I've just been reading some stuff on the "Methusalah" system PSR B1620-26 (or something like that) in M4, the 13 billion year old planet.
This got me thinking about pulsar beams.
1. What kind of radiation do pulsar beams emit? Is it all radio waves or is there other stuff e.g. subatomic particles, visible light etc.
2. How is the beam created?
3. Could a gas giant's magnetic field stop the pulsar beam reaching the planet's atmosphere or would you get really funky aurorae all over the place? Oh, and what colour would the aurorae be in an atmosphere of hydrogen/helium and not much else (old planet = low metallicity, right?)
Questions about Pulsars
1. What kind of radiation do pulsar beams emit? Is it all radio waves or is there other stuff e.g. subatomic particles, visible light etc.

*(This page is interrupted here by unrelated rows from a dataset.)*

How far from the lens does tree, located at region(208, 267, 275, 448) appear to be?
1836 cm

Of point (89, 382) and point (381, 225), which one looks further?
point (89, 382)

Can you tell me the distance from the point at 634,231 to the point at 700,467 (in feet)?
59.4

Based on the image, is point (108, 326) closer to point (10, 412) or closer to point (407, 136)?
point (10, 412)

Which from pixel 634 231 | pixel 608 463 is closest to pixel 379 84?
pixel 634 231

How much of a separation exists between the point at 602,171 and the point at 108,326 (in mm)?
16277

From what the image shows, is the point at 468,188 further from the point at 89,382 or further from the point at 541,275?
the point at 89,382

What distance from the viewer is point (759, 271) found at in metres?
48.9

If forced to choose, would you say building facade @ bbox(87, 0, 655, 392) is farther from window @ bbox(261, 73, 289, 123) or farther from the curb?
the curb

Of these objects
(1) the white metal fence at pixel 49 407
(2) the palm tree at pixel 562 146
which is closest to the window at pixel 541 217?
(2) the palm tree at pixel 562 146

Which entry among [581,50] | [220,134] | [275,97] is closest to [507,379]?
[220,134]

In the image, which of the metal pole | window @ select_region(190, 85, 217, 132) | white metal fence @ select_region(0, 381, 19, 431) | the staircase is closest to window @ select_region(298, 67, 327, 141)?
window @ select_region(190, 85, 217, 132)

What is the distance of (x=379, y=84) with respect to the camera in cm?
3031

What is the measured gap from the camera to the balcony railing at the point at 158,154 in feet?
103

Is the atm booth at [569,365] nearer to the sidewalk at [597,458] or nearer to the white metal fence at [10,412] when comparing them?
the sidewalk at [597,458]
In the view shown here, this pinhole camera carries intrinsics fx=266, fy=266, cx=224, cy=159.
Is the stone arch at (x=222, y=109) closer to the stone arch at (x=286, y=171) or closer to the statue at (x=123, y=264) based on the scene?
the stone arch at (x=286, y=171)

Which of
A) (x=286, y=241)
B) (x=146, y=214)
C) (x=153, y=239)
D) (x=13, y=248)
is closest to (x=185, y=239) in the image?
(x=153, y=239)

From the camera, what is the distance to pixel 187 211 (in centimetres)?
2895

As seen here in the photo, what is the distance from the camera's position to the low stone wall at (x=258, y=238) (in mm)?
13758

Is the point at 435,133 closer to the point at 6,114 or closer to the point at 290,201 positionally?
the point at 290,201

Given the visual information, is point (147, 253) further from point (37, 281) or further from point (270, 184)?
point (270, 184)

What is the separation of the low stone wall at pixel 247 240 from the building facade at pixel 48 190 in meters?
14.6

AFAIK pretty much everything, but what we see is mostly radio waves. Only a few neutron stars have been imaged in visible light, but Crab Pulsar have been seen blinking in visible light.
2. How is the beam created?
In it's powerful magnetic field (cyclotron radiation?).
3. Could a gas giant's magnetic field stop the pulsar beam reaching the planet's atmosphere or would you get really funky aurorae all over the place?
Beam probably has to be well aimed if it hits the planet, and if it does any planetary magnetic field can't hold. Immense radiation from pulsar can rip whole stars apart (e.g. the Black Widow Pulsar).
Oh, and what colour would the aurorae be in an atmosphere of hydrogen/helium and not much else (old planet = low metallicity, right?)
Good question. What color are aurorae in Jupiter or Saturn?